150 Jahr MGV Sangesfreunde: Oberwürzbachs ältester Verein feiert

150 Jahr MGV Sangesfreunde : Oberwürzbachs ältester Verein feiert

Zum 150. Geburtstag der Sangesfreunde kamen Chöre aus nah und fern, um dem Jubelchor zu gratulieren und ein Ständchen zu bringen.

Die Oberwürzbachhalle war anlässlich des Kommers zum 150. Geburtstag des MGV Sangesfreunde 1868 am vergangenen Samstag mehr als nur gut gefüllt. Zu singen bedeutet eben nicht nur, den Zuhörern Freude zu bereiten, sondern sich dadurch auch viele Freunde zu machen. Vier befreundete Chöre vom Taunus bis nach Frankreich und die heimische Orchestergemeinschaft „Musik verbindet“ unterstützten die Sänger bei der abwechslungsreichen Gestaltung des Abends.

„Ohne deren Hilfe hätten die doch schon älteren Sangesfreunde das Programm nicht gestalten können“, sagte Sangesfreund Thomas Krapp bei der Begrüßung. Marianne Hurth, Präsidentin des Saarländischen Chorverbandes, würdigte die Leistungen der singenden Männer. Wenn sich auf dem Zeugnis eines Arbeitnehmers die Beurteilung „er habe sich stets bemüht“ finde, dann sei das eine eher schlechte Bewertung. Ganz anders sähe das bei einem Chor aus. „Wenn ein Vorstand es immer wieder schafft, seine Sänger zusammenzuhalten, gute Chorleiter zu finden und Krisen zu überstehen, dann hat er sich stets Mühe gegeben und sich in der Regel unermüdlich für den Chor eingesetzt“, so die Schirmherrin der Veranstaltung, „und so darf man davon ausgehen, dass trotz vieler Misserfolge das Ziel, in diesem Falle die Erhaltung Ihres Chores, erreicht wurde.“

Marianne Hurth wünschte den Sängern, dass es ihnen auch in Zukunft gelingen möge, tragfähige Ideen zu haben, Wege zu finden, den Chor lebendig und ansprechend zu halten und die Gratwanderung zwischen Tradition und Veränderung zu meistern.

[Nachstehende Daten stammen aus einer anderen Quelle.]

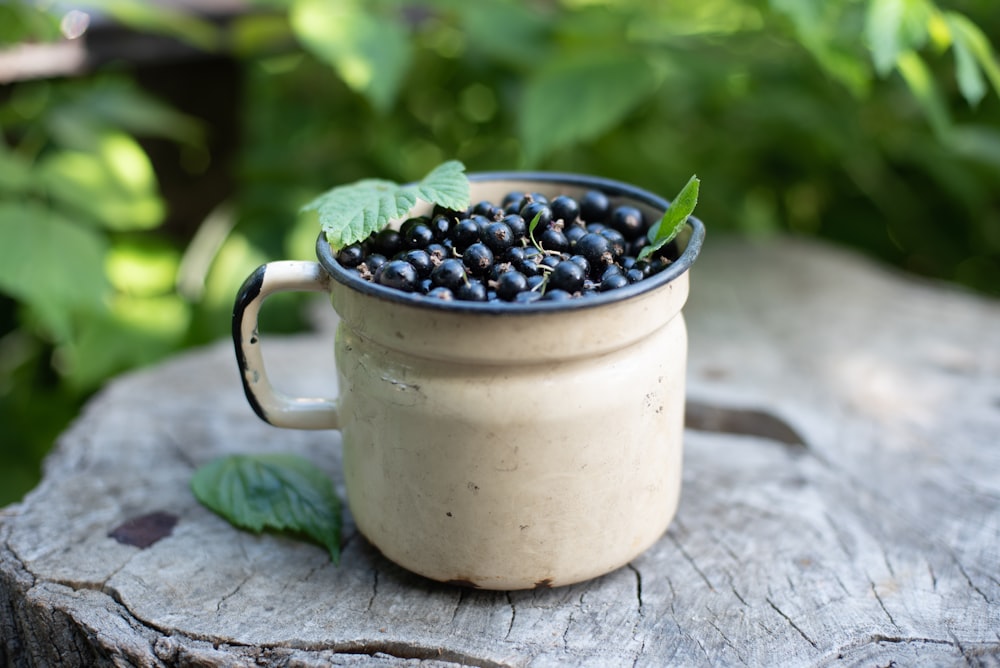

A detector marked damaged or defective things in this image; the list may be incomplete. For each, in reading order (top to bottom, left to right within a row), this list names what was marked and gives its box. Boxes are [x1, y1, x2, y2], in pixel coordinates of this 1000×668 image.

rust stain on mug [109, 512, 180, 548]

Der Oberwürzbacher Männergesangverein sei ein vorbildlicher Verein innerhalb des Kreischorverbandes St. Ingbert, bescheinigte ihm dessen Vorsitzender. „Die Sangesfreunde waren immer da, wenn wir sie gerufen haben“, lobte Werner Zeitz. Das war ein Satz, der auch jedem Zeugnis gut zu Gesicht gestanden hätte. Singen – das sei Lebensfreude, Leidenschaft und das miteinander harmonieren, definierte Staatssekretär Ulli Meyer in seinem Grußwort. „150 Jahre MGV sind demnach auch 150 Jahre saarländische Lebensfreude“, so Meyer, „Danke dafür.“

Es sei nicht einfach nur ein Jubiläum, hieß es von Seiten der Ortsvorsteherin. „Für Oberwürzbach ist es ein Stück Heimat, Geschichte und Identität. Die Sänger sind tief verwurzelt in unserer Gemeinschaft. Sie leben eine Tradition, die wir hoffentlich noch sehr lange genießen dürfen“, so Lydia Schaar, „wir sind stolz auf den MGV und froh, dass wir ihn haben.“ Dessen Mitglieder seien so hilfsbereit, „dass sie ihre Hilfe schneller zusagen, als man fragen kann“. Everard Sigal, seit 38 Jahren Dirigent der singenden Oberwürzbacher, mache Mut, denn er habe zu ihr gesagt, dass es noch viele Veranstaltungen mit dem Verein geben werde.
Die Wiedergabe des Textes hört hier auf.